* EXTRAIT PROPOSÉ:
Mr Denise se rappelle qu’il fallait du courage pour venir à pied, dans le froid et l’obscurité de la route de Tessy jusqu’à la salle d’entraînement !.
Mais avant guerre, comme après guerre, il n’existe pas beaucoup de clubs sportifs pour les jeunes : la boxe, le judo, le foot et la gym ! et pas encore de télévision pour occuper les longues soirées, et les jeudis Les sorties du dimanche pendant l’été sont ainsi vécues comme des aubaines.
Mr et Mme Louet ont bénéficié en 1958 d’une semaine de ski à Chamonix : 2 personnes par activité et par département, parmi les plus assidues pouvaient espérer partir ainsi. Mr Louet partira peu après pour l’ Algérie avec 5 autres gymnastes. Pour la Saint-Loise se sont autant de jeunes hommes absents pour les sorties estivales, qu’elle finira par ne plus pouvoir accepter.
La Saint-Loise envoyait à ses soldats partis en Algérie des colis (sardines, saucisson, chocolat) mais tous ne sont pas arrivés.
DES DEPLACEMENTS SOUS SURVEILLANCE
Pendant les transports garçons et filles étaient séparés et Mr Guilbert lors du retour la nuit n’hésitait pas à arrêter les camions et à vérifier avec une lampe torche que garçons et filles ne s’étaient pas trompés de véhicules !
Lors des déplacements après la guerre, étaient utilisés des bétaillères, des camions… notamment celui de fruits et légumes de Mr Caroff- Un service de car sera utilisé vers 1955 seulement.
Les retours pouvaient se faire à 4 heures du matin. Une fois, le véhicule est tombé en panne : les jeunes ont dormi dans les reposoirs du » Grand Sacre » à Villedieu (46-47). Le lundi matin les enfants et les adultes étaient fatigués et la directrice de l’école publique pas très contente…
TÉMOIGNAGE
Jacqueline LECHEVALIER, Asnières 28 avril 2001: Nos années « Saint-Loise » 1947-1952
« Notre famille, obligée de quitter Saint Lô en juillet 1944 (chassée un soir par les allemands à l’approche de l’armée américaine) y est seulement revenue pour la rentrée des classes en 1946 (démolition partielle de notre maison par un obus et réparation tardive effectuée par l’Office des H.L.M).
Nous avons retrouvé les anciens habitants de la cité et des voisins, deux sœurs de notre âge nous ont parlé de gymnastique, de danse qu’elles pratiquaient depuis leur retour dans la ville. Leur enthousiasme était communicatif et avec le permission des parents , nous les suivîmes, un soir, ma sœur et moi, en 1947, à une répétition dans une salle de l’école, en face du cimetière. C’était une expédition de 6 à 7.kms aller et retour pour des gamines de 10 et 12 ans !

* DONNÉES FOURNIES:
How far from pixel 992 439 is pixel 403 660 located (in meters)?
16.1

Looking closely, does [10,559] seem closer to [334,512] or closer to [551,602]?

* CONSIGNES:
- a) Selon l'extrait sur la Saint-Loise, vers quelle année un service de car a-t-il commencé à être utilisé pour les déplacements ?
- b) Traduisez en anglais cette phrase de l'extrait sur la Saint-Loise : « La Saint-Loise envoyait à ses soldats partis en Algérie des colis (sardines, saucisson, chocolat) mais tous ne sont pas arrivés. »
- c) Poursuivez, s'il vous plaît, l'extrait sur la Saint-Loise à partir de sa dernière phrase.

* CORRIGÉ DE L'EXERCICE:
- a) Vers 1955.

- b) The Saint-Loise sent parcels (sardines, dried sausage, chocolate) to its soldiers who had gone to Algeria, but not all of them arrived.

- c)
Les répétitions avaient lieu le soir vers 19 heures jusqu’à 22H30/23 heures ; Les gymnastes les plus vieux, la trentaine en moyenne, les plus jeunes : 8 à 10 ans, se retrouvaient joyeusement 2 fois par semaine dans « l’effort et la sueur » !.
Le responsable André Guilbert énergique et sévère enseignait aux filles les plus jeunes toutes les techniques de la gymnastique, les agrès : barres parallèles, poutre, saut au cheval, arçons…Il nous faisait répéter les mêmes attitudes jusqu’à la fatigue mais je me pliais volontiers à cette école de discipline…
Après ces heures d’effort, d’application et de tension nous aimions, ma sœur, moi et nos deux voisines, nous défouler sur le chemin du retour. Vers 23 heures, les rues de Saint-lô étaient désertes et nous devions marcher 3 bons kms, en empruntant le chemin le plus court pour rentrer à la maison. A cette époque, la ville étaient calme et sans histoire…
Tous les gymnastes quittaient la salle d’entraînement presque en même temps et avant d’arriver vers le champ de Mars, nous discutions souvent bruyamment avant de prendre, chacun et chacune, des directions différentes. Un habitant de la rue du Neufbourg, un soir d’été, excédé par nos arrêts fréquents sous les fenêtres de son immeuble, balança le contenu d’un pot de chambre” par une des ouvertures…
Ce fut une mêlée générale et des rires à n’en plus finir… Nous empestions l’urine jusqu’à la maison! Par la suite, nous évitions de stationner près de ce bâtiment…
Notre plus grand plaisir à toutes les quatre: tirer les sonnettes des portes d’entrée et nous dissimuler un peu plus loin pour savourer l’effet produit!
Des fenêtres s’ouvraient brutalement pour découvrir le visiteur tardif mais ils n’apercevaient que de minuscules silhouettes dans la demi-obscurité des rues peu éclairées, ou perçaient des fous-rires intempestifs! Alors fusaient les insultes avant de refermer bruyamment les fenêtres…Notre cible préférée résidait à l’angle de la rue de Bellevue et de Tessy: 2 fois par semaine vers 23h30 / 24h nous tirions allègrement la sonnette et à chaque fois il sortait sur le pas de sa porte: l’homme d’un certain âge, pour nous un vieillard, en chemises à long pans,
jambes nues, les pieds dans des charentaises, un bonnet de nuit sur la tête et dans la main droite un bougeoir, avec une bougie allumée!!
A chaque fois il criait: « Si je vous attrape, vous aurez une sacrée raclée, à votre âge vous devriez déjà dormir! »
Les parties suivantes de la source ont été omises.